> _EXTRAIT FOURNI_
┌──

S’agissant des lits de réanimation, il s’avère qu’à la date du 10 janvier 2022, 3 904 places étaient occupées [9]. Toutefois, cela ne veut pas dire que tous ces lits sont occupés par des personnes atteintes du Covid 19. En effet, même si de nombreux médias, et le Gouvernement en premier, semblent prendre ce chiffre au pied de la lettre, il est précisé qu’il s’agit du nombre de personnes en soins critiques dont réanimation avec Covid 19.

A ce titre, il est permis de constater, selon la DREES, que le taux d’occupation des lits de réanimation par des personnes ayant le covid-19 a été de 34 % en février 2021.

De même, il pourrait être souligné l’absence de distinction dans la statistique publique entre les hospitalisés « pour Covid » et ceux « avec le Covid » (c’est-à-dire, les personnes hospitalisées pour un autre motif ayant été testés positifs après leur entrée à l’hôpital) [10]. Ce faisant, parmi l’ensemble des patients Covid-19, la part des patients admis à l’hôpital pour un autre motif que le Covid-19 (mais porteurs du SARS-CoV-2) a pu atteindre jusqu’à un tiers des patients.

Enfin, selon une étude de la DREES du 28 janvier 2022, le risque de décès hospitalier suite à une infection Covid est de respectivement 0,2% (Delta) et 0.06% (Omicron) pour les moins de 60 ans, qu’ils soient ou non vaccinés.

Il apparaît, de toute évidence, nettement « risqué » pour une personne de 80 ans complètement vaccinée (1% de risque de décès avec Omicron, 4% avec Delta) de contracter le covid-19 que pour une personne de moins de 60 ans non vaccinée.

Il est donc légitimement permis de s’interroger sur l’intérêt réel de l’instauration d’un passe vaccinal, c’est-à-dire d’une obligation vaccinale généralisée pour toutes les personnes de moins de 60 ans qui souhaitent accéder aux lieux de sociabilisation.

└──

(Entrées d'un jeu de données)
┌──

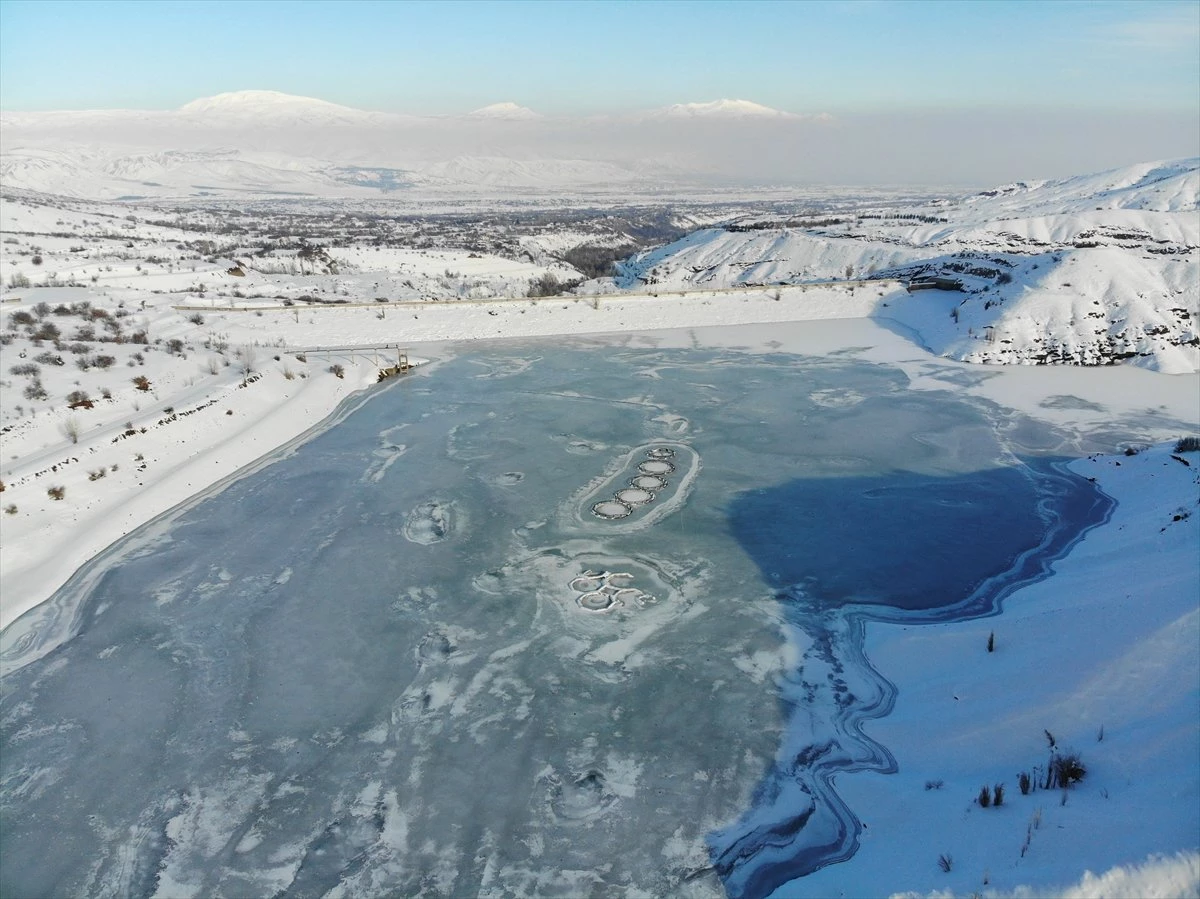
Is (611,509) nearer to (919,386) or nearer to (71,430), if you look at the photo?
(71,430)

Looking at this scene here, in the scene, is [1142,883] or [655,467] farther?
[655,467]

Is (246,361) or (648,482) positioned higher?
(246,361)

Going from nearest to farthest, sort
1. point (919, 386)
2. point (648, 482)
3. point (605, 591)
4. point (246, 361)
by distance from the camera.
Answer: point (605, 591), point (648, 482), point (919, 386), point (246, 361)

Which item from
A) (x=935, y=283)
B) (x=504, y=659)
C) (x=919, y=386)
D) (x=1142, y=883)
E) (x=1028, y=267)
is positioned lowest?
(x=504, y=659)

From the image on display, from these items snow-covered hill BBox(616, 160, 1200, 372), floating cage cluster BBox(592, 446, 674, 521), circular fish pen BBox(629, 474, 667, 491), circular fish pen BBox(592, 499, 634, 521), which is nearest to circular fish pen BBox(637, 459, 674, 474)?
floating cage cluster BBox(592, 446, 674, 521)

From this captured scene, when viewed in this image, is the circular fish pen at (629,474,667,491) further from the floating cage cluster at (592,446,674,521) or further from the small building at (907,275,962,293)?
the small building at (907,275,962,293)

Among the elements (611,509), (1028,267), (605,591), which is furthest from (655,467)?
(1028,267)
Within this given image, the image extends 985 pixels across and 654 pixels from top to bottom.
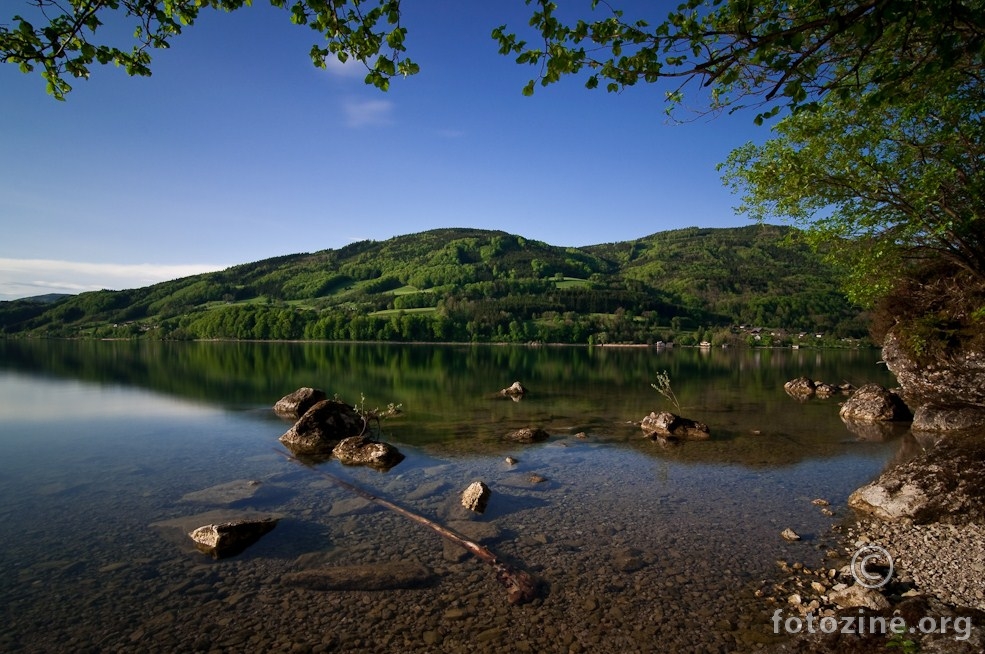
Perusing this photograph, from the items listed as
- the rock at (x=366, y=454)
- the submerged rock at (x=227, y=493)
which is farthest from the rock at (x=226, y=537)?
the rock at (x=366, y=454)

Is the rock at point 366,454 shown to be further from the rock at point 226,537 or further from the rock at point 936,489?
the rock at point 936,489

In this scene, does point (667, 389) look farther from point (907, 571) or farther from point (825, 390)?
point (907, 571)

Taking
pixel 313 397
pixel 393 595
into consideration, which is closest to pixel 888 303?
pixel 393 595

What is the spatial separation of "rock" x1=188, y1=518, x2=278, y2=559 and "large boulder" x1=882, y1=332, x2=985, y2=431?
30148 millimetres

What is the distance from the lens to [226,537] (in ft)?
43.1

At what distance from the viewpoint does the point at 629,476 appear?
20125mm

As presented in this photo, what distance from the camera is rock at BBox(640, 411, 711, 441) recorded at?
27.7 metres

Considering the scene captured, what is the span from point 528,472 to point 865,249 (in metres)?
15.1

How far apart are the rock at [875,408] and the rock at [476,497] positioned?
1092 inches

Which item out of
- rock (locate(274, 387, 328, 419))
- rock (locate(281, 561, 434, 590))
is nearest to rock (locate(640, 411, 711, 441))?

└──

> _DÉTAILS DE L'EXERCICE_
Recopiez fidèlement le passage de l'extrait fourni qui s'ouvre sur les mots contenant «A ce titre, il» et se clôt sur «ou non vaccinés.».

> _RÉPONSE ATTENDUE_
A ce titre, il est permis de constater, selon la DREES, que le taux d’occupation des lits de réanimation par des personnes ayant le covid-19 a été de 34 % en février 2021.

De même, il pourrait être souligné l’absence de distinction dans la statistique publique entre les hospitalisés « pour Covid » et ceux « avec le Covid » (c’est-à-dire, les personnes hospitalisées pour un autre motif ayant été testés positifs après leur entrée à l’hôpital) [10]. Ce faisant, parmi l’ensemble des patients Covid-19, la part des patients admis à l’hôpital pour un autre motif que le Covid-19 (mais porteurs du SARS-CoV-2) a pu atteindre jusqu’à un tiers des patients.

Enfin, selon une étude de la DREES du 28 janvier 2022, le risque de décès hospitalier suite à une infection Covid est de respectivement 0,2% (Delta) et 0.06% (Omicron) pour les moins de 60 ans, qu’ils soient ou non vaccinés.